The student says a group of seven to 10 girls took part in the unprovoked attack that left her with a few bruises. When she was able to break away, the woman says she ran to her nearby house, which is just feet from Philadelphia Police’s 22nd District headquarters.
Minutes after, the woman said a Philadelphia Police officer knocked on her door asking if she was OK. A driver apparently witnessed the attack and flagged down an officer, the student said.
“The officer said ‘Are you OK? Are you OK?’ and I was in shock and told her that I wasn't hurt bad,” she said.
The student said she was in shock and couldn’t really speak about the incident, so later that night, at the urging of her roommate, she walked over to the 22nd District headquarters to make a report.
But she says that attempt fell on deaf ears.
“His attitude was very nonchalant and he was acting like it was no big deal,” she said speaking about the officer inside the station.
The woman said the whole conversation happened from within the station’s waiting room, which was full of people at the time, and that she didn’t feel comfortable talking about all of the details regarding the assault in public.
“He said if it happened again to call 911. I didn't think to call 911 because I was at the station, I was four doors down,” she said.
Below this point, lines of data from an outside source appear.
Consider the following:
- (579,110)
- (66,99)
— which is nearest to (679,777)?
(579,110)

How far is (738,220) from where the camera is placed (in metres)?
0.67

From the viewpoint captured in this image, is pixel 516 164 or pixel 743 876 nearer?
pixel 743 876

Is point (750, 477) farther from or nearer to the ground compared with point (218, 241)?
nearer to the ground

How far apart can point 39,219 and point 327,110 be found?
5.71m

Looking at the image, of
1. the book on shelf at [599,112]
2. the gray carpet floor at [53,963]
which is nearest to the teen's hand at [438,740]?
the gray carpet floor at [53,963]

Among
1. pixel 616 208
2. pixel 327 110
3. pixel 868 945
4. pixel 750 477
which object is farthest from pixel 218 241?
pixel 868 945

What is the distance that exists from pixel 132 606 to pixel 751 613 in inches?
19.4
The co-ed was planning to let the situation go, until she heard about the unprovoked attack of two other Temple students only three blocks away, just 15 minutes after hers.
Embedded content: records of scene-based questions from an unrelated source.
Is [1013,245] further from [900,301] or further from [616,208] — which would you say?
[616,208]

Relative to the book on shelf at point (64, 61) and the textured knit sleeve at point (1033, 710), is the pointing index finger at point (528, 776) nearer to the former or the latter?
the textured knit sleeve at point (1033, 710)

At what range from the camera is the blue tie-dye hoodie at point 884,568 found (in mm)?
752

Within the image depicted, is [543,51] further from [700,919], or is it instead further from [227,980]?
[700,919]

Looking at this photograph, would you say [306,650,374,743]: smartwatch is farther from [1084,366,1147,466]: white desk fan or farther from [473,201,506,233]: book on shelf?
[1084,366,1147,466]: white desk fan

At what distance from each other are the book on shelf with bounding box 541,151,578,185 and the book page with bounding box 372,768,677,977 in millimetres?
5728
NBC10.com was first to report that assault, in which a group of girls and boys, some of whom are believed to be as young as 8-years-old, punched and used a brick to hit a couple as they walked near Temple’s athletic fields at 16th and Norris Streets around 6 p.m. on Friday.
In that attack, a 19-year-old girl was hit in the mouth with a brick, dislodging her teeth – an injury that required emergency surgery.
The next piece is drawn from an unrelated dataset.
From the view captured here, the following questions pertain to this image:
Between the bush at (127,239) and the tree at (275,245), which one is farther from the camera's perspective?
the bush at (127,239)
“My boyfriend pushed the girl away from me that hit me in the face and then the girl’s sister came at me with a brick,” the victim told NBC10.com in an exclusive interview. She also asked to remain anonymous citing safety concerns. “I tried to get away as fast as I could. My teeth were halfway out of my mouth. I wasn’t thinking about anything besides getting to safety.”
The victim in the first attack is a family friend of the 19-year-old. The two plan to meet on Temple’s North Philadelphia campus this week to discuss their experiences. The 20-year-old says she also plans to return to the police station on Monday to try to file an official report.
NBC10.com reached out to Philadelphia Police about the attack and whether they are investigating a connection.
In a written response, the Philadelphia Police Office of Public Affairs said the department was not aware of the second attack.
"If there is someone else out there indicating they were assaulted, then we want to know about it, so that it can be investigated, and to see if they are connected. More importantly, so that those who are responsible for this brutal attack are off the streets," a spokesperson wrote.
Questions as to why a police report was not taken by an officer at the woman's home or at the station were not answered.
Ray Betzner, Assistant Vice President of University Communications at Temple, says the university had not been notified of the alleged attack. Having taken place off of the university's campus, he said it is out of Temple University Police's jurisdiction, which ends at 16th Street.
"We have primary concern of ensuring the safety of the 5,000 to 6,000 students who live on campus," he said. "Those students who choose to live in the City of Philadelphia are protected by Philadelphia Police."
Monday night, Temple University Police sent an email to students alerting them of the crimes. They also say a student reported Monday night that two teen girls tried to snatch her purse. Both Philadelphia Police and campus police are investigating.
For the past two years, Temple has paid the city $1 million a year to enhance police patrols in the neighborhoods surrounding campus, Betzner said. He adds that they rely on police to notify them about crimes in those areas and involving Temple students.
Betzner says the university also has a number of programs -- including escorts -- to keep students safe.
Asked why Temple did not sent out an alert about the brick attack after officials were made aware of it, he said such alerts are reserved for situations where people are in imminent danger.
As for the woman, she says the attack is prompting her to change her ways when walking through the neighborhood.
“I’m definitely never going to have my head down again,” she said. “I am just going to be with people all the time. Maybe if I was just with another person they wouldn’t have targeted me."